**Supplied information:**
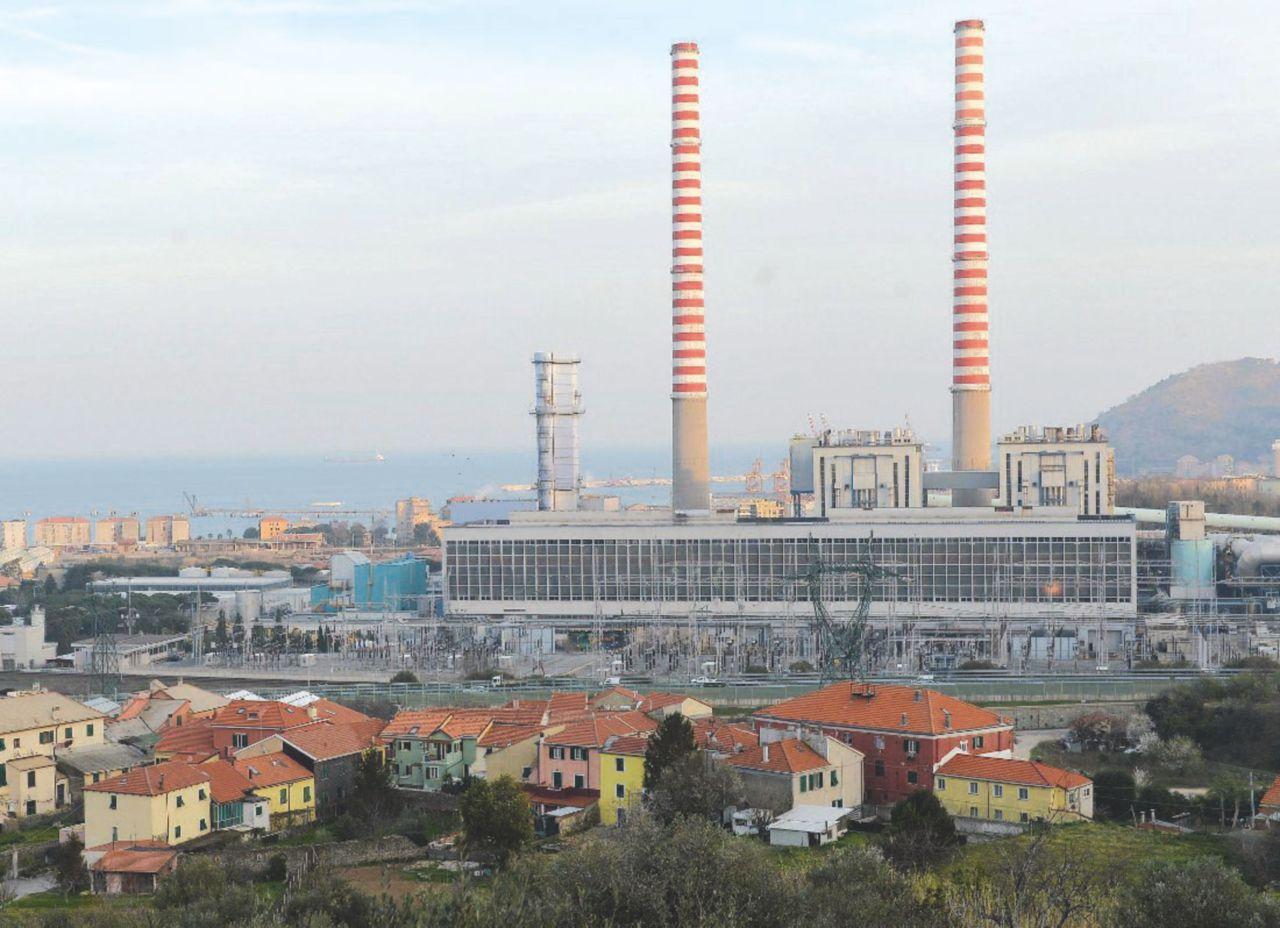 """Tirreno Power, il Cnr: """"Fino al 60% di morti in più vicino alla centrale"""""""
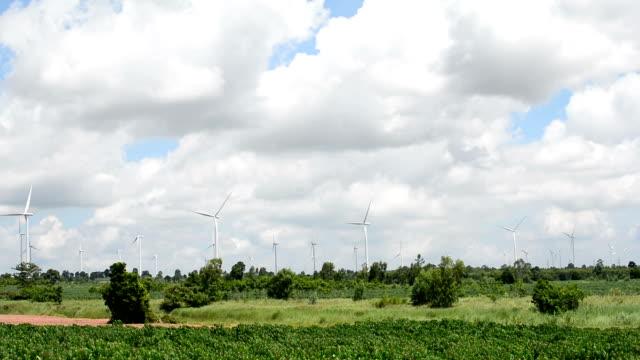 vidéos et rushes de énergie alternative eoliennes - procédé croisé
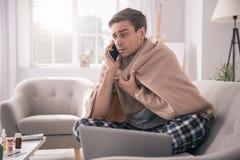 Jeune homme triste parlant à son employeur photos libres de droits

**Your instructions:** The lines from the one containing "vidéos et rushes" up to and including the last line of the material above are to be given again exactly; any pictures are dropped.

**Answer to the problem:**
 vidéos et rushes de énergie alternative eoliennes - procédé croisé
 Jeune homme triste parlant à son employeur photos libres de droits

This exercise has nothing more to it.